» Objectives
a) For each statement, say whether it agrees with the text about Tanaka's life and career below, answering yes or no and quoting the deciding words of the text: (i) Tanaka joined the Imperial Japanese Army at the age of 13; (ii) Tanaka learned Russian while attending mass at a Russian Orthodox church; (iii) Tanaka received the rank of Field Marshal when he retired from the army.
b) List every order (decoration) that the text about Tanaka's life and career says he was awarded, including its class.
c) Write the next part of the text about Tanaka's life and career, picking up after its final sentence.

-------- Quoted text

Baron   was a general in the Imperial Japanese Army, politician, cabinet minister, and the Prime Minister of Japan from 1927 to 1929.

Early life and military career
Tanaka was born as the third son of a low-ranking samurai family in the service of Chōshū Domain in Hagi, Nagato Province (modern day Yamaguchi Prefecture), Japan. At the age of 13, he participated in the Hagi Rebellion. He had an interest in politics from an early age, serving on a village council and as an elementary school teacher. He only joined the Imperial Japanese Army at the age of 20.

He graduated from the former 8th class of Imperial Japanese Army Academy and the 8th class of the Army War College in 1892, and served as a junior officer during the First Sino-Japanese War. After the end of the war, he was sent as a military attaché to Moscow and Petrograd, and was in Russia at the same time as Takeo Hirose of the Imperial Japanese Navy, with whom he became close friends. Tanaka was fluent in the Russian language, which he learned while attending mass every Sunday at a Russian Orthodox church, which enabled him to practice his Russian at church social events, although it is uncertain if he ever actually converted to Christianity. As one of the few Russian experts within the military, he was an invaluable resource to Army planners during the Russo-Japanese War, and served as aide to General Kodama Gentarō in Manchuria.

In 1906, Tanaka helped draft a defense plan which was so highly regarded by the Imperial Japanese Army General Staff and General Yamagata Aritomo that it was adopted as basic policy until World War I. He was also awarded the Order of the Golden Kite (3rd class) in April 1906.

In 1910, he established a Veterans Association. Tanaka was promoted to major general in 1911, and was made director of the Military Affairs Bureau at the Ministry of the Army, where he recommended an increase in the strength of the standing army by two additional infantry divisions. He was awarded the Order of the Sacred Treasure (1st class) in September 1918. He joined the cabinet of Prime Ministers Hara Takashi as Army Minister from September 1918 to June 1921. He was promoted to full general in 1920 and was awarded the Order of the Rising Sun (1st class). He was also elevated to the title of danshaku (baron) under the kazoku peerage system. However, the Hara cabinet came under unceasing criticism due to the Nishihara Loans, the disastrous Nikolayevsk incident and accusations of Army misappropriation of secret funds, and supporting unsavory figures such as White Movement general Roman von Ungern-Sternberg. After suffering from an attack of angina, Tanaka resigned all posts, and retired to his summer home in Oiso, Kanagawa.

Political career

Tanaka returned as Army Minister in the 2nd Yamamoto administration from September 1923 to January 1924. After retiring from the army, Tanaka was invited to accept the post of party president of the Rikken Seiyūkai political party in 1925 and was made a member of the House of Peers from January 1926. He had been scheduled to be promoted to the rank of Field Marshal at the time of his retirement. However, when news reached the ears of the Army Ministry of a 3 million Yen bonus that Tanaka received on agreeing to join the Rikken Seiyukai, the promotion was denied.

----------------
-------- Data segment

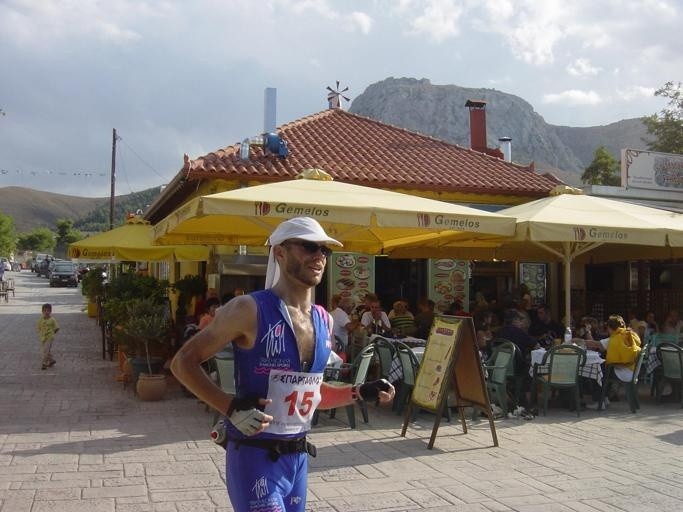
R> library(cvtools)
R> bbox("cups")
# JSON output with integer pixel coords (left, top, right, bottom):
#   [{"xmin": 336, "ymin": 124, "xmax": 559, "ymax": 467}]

----------------

» Results of the exercise
a)
(i) No: "He only joined the Imperial Japanese Army at the age of 20."
(ii) Yes: "which he learned while attending mass every Sunday at a Russian Orthodox church"
(iii) No: "the promotion was denied."

b)
- Order of the Golden Kite (3rd class)
- Order of the Sacred Treasure (1st class)
- Order of the Rising Sun (1st class)

c)
Tanaka became Prime Minister of Japan on 20 April 1927, during the Shōwa financial crisis, serving simultaneously as the Foreign Affairs Minister. He later added the posts of Home Minister (4 May 1928 to 23 May 1928), and Colonial Affairs Minister (10 June 1929 to 2 July 1929) to his portfolio.

On the domestic front, Tanaka attempted to suppress leftists, Communists and suspected Communist sympathizers through widespread arrests (the 15 March incident of 1928, and the 19 April incident of 1929).

On foreign policy, Tanaka differed from his predecessor Shidehara both tactically and strategically. Whereas Shidehara preferred to evacuate Japanese residents where conflicts occurred with local people, Tanaka preferred using military force. While Shidehara theoretically respected China's sovereignty, Tanaka openly pursued a  to create a sense of difference between those areas and the rest of China. On three separate occasions in 1927 and 1928 he sent troops to intervene militarily in Shandong Province to block Chiang Kai-shek's Northern Expedition to unify China under Kuomintang rule, in what became known as the Jinan Incident.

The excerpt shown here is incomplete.